Cool down #5

Begin with hands in neutral position just below the hip. Take them away from the body. Make a fist. Turn your thumb to you and then away from you. Turn your thumb to you and then away from you. Next turn the wrists. Both fingers and the hands are going to come to you each time. Keep rotating those wrists and let’s change direction. Turning once, twice and let’s build it into the elbows. Let’s now go to the elbow joint, pushing out and then pulling in. Pushing out and keep the neck long and then pulling in. Take one arm up and place it across your head. Gently lower one ear to the side and while you’re in that position arm goes up, reach to the opposite side. And then relax. Bring it in to neutral. Arm goes up placing it on the ear. Fold the other ear down. 

Hand goes up over head and gently fold over. And let’s continue on. Shoulder rolls. Take the shoulders back and as you take them back squeeze. Take them back and squeeze. Take them back and squeeze. Arms go out to the side and forward. Push away from you. Pull into your chest. Push away and as you push away relax down. As you pull to you, release and elongate the spine. Pressing, pressing, pressing and then pulling action. Let’s do that one more time. These are general movements and if you like the way one particular movement feels then continue doing that action. Push the hands down and let’s fold them behind you. From a side profile the hands are pushed down and roll the shoulders back. Chest up, shoulders back immediately tap the chin into alignment. And release. Let’s try that one more time. Arms go out palms up. Push down, press down with the hands, roll the shoulders and tap the chin into alignment mentally. Let’s face the front. We’re slowly working from top to bottom. Extend the hand palm up. Pull it across. Keep it below the chest. Scoop under touching the elbow. Hold and then release to neutral. Palm out and up. Pull it across below the chest slightly. Reach under and hold position. Return to neutral. Take both hands forward keeping the body fixed pull both arms to one side. Pull one elbow back. Keep extending and look toward one hand. And then relax. Hands forward. Move to the other side keeping the hips fixed. Pull, pull, pull and look off in the distance. And hold. Drop the hands to your side. Place one hand up as though pressing the wall. Pull it back. Take it forward and then to neutral. One more time. Elbow Is up. 

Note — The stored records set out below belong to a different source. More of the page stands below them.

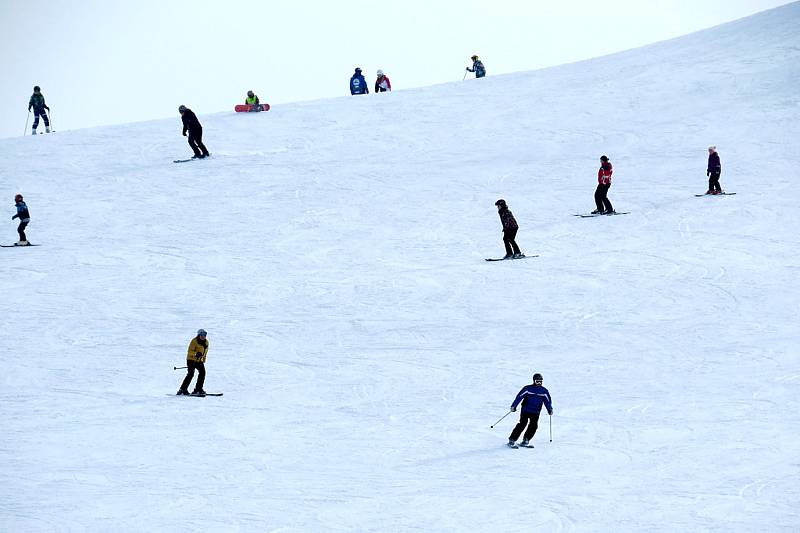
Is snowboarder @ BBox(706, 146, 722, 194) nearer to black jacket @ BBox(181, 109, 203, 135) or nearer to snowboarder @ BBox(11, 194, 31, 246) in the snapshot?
black jacket @ BBox(181, 109, 203, 135)

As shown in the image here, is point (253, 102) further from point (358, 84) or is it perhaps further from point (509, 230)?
point (509, 230)

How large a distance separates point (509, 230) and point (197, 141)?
35.7ft

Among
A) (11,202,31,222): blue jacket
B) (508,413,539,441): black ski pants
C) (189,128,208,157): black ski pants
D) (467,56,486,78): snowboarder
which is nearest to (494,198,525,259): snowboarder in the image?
(508,413,539,441): black ski pants

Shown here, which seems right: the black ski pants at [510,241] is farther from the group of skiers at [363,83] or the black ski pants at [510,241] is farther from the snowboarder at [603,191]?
the group of skiers at [363,83]

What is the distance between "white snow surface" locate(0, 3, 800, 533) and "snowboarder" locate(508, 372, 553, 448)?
28 cm

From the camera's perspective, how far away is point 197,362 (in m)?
18.0

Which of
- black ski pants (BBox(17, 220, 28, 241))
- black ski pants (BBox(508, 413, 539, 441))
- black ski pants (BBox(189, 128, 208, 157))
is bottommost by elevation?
black ski pants (BBox(508, 413, 539, 441))

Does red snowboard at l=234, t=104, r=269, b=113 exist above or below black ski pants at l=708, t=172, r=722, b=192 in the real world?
above

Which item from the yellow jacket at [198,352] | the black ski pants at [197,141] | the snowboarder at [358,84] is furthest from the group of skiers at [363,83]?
the yellow jacket at [198,352]

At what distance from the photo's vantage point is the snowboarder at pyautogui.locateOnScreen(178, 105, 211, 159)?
30469 mm

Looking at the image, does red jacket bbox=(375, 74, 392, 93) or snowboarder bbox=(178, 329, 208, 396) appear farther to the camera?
red jacket bbox=(375, 74, 392, 93)

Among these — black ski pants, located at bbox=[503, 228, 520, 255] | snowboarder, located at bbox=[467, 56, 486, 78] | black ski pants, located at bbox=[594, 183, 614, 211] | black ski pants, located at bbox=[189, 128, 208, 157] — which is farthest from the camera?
snowboarder, located at bbox=[467, 56, 486, 78]

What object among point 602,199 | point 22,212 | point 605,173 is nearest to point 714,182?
point 602,199

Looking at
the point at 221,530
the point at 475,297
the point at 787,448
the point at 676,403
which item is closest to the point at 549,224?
the point at 475,297
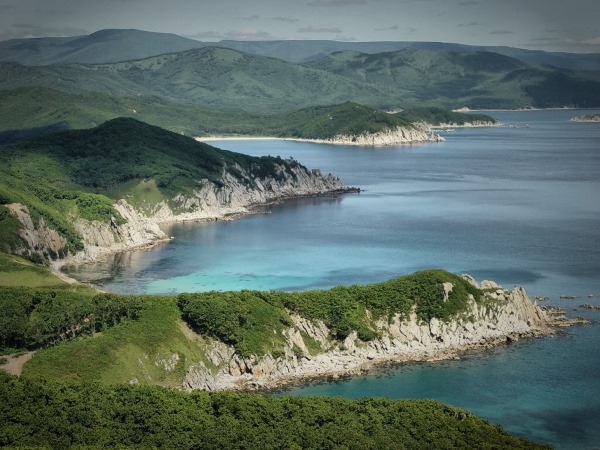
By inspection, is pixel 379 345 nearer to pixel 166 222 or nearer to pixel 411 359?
pixel 411 359

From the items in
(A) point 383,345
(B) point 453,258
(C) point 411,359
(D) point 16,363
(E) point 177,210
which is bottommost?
(C) point 411,359

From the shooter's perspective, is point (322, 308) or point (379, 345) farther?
point (322, 308)

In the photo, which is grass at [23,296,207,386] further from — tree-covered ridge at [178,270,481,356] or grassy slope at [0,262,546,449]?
grassy slope at [0,262,546,449]

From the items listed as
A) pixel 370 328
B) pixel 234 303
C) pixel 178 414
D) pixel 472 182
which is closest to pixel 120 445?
pixel 178 414

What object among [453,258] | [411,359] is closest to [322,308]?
[411,359]

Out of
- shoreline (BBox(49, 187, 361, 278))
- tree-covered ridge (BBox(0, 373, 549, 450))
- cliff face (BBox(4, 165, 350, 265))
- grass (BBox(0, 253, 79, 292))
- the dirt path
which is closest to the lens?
tree-covered ridge (BBox(0, 373, 549, 450))

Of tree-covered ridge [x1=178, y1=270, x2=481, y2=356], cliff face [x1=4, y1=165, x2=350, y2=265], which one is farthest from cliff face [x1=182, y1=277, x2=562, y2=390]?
cliff face [x1=4, y1=165, x2=350, y2=265]

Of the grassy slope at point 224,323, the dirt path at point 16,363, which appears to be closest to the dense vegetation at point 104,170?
the grassy slope at point 224,323
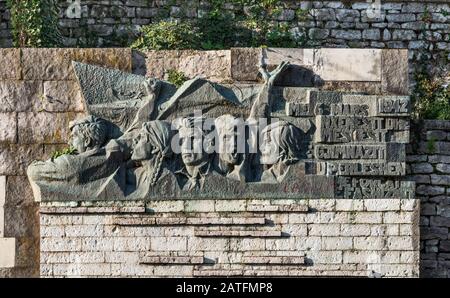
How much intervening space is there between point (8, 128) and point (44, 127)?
36cm

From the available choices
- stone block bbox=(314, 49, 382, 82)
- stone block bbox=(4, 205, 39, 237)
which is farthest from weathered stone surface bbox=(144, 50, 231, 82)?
stone block bbox=(4, 205, 39, 237)

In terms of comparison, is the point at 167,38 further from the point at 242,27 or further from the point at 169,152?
the point at 169,152

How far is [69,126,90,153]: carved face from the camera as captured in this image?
12.4m

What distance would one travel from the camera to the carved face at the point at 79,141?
40.8 ft

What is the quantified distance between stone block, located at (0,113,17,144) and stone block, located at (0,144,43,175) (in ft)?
0.20

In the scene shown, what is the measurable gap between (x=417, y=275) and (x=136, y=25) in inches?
218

Push forward and then gently pull it back. And then release. Both hands push forward and I’d like you to try to just pull your fingers downward. Chest up, shoulders back. Up and let’s take it down. One more time with a little bit more flexion. Palms flat and release. Place your feet together. Putting your hands on the hips shifting the weight to one side, creating space in the body. One more time and then release. Let’s move it to the other side. Create space through the midsection giving the muscles more room to grow. And then press and release. Place the hands on the fore area of the legs, the hip extensors. Let’s go ahead and open them up, opening up chest simultaneously. Place your hands in the flexors. Pull them back slightly. Fold over. Place your hands open. Think of these as press points. Push forward into them opening up the shoulders, the chest. Folding over. Hands go to knees. Bend down pushing into your legs. Chest up, shoulders back. And then relax. One more time. Press into your legs, pushing, opening up the chest. Feeling the tension in the back release. And then up. Let’s work the knee joint. Feet are together. Bend a knee and then the other knee. Notice the alignment is straight. Both knees will now flex. Chest up, shoulders back. Only go to your own ability. And then release. This time while flexing focus on the lower part of the leg. Push down. Feel the muscles in the foot, feel the toes. Move them around in your shoe finding balance. The legs are now engaged. Release up, up, up into the arms. Arms go out to the side. Touch the leg. Press down. Up. 

Separate the legs. Place the weight on one leg. On the toe only roll the ankle. No hip and very little knee. Let’s reverse it. Go to as many repetitions as you are comfortable with. Shift weight. Point the foot. Maintain engagement with one leg. Only move the ankle joint. We’re rotating the ankle joint. Do not involve the hip. We’ve already worked the hip. And then reverse it. Next. Place one foot down slightly in front of the other. Toe goes to ceiling. Pressing. Pull both legs in and together. Hold position. Be mindful of your shoulders. Open up. Push down and hold always elongating the spine. Pull the chin into alignment. Switch positions. Again these are basic movements. Hold them for as long as you’d like. Open up, holding position. And then release. Feet are flat. Press down through center. Go up on your toes to the best of your ability. Arms reaching. Hold position. Down. Connect through core. Press down. We’re going to do this one more time. Use the floor to ground. Press up. Pushing, pushing with the hands, pushing, pushing. Hold. Adjust the hands to the best of your ability and then drop. Return to neutral. Take a deep breath in. Fold the hands over. Release down. And relax.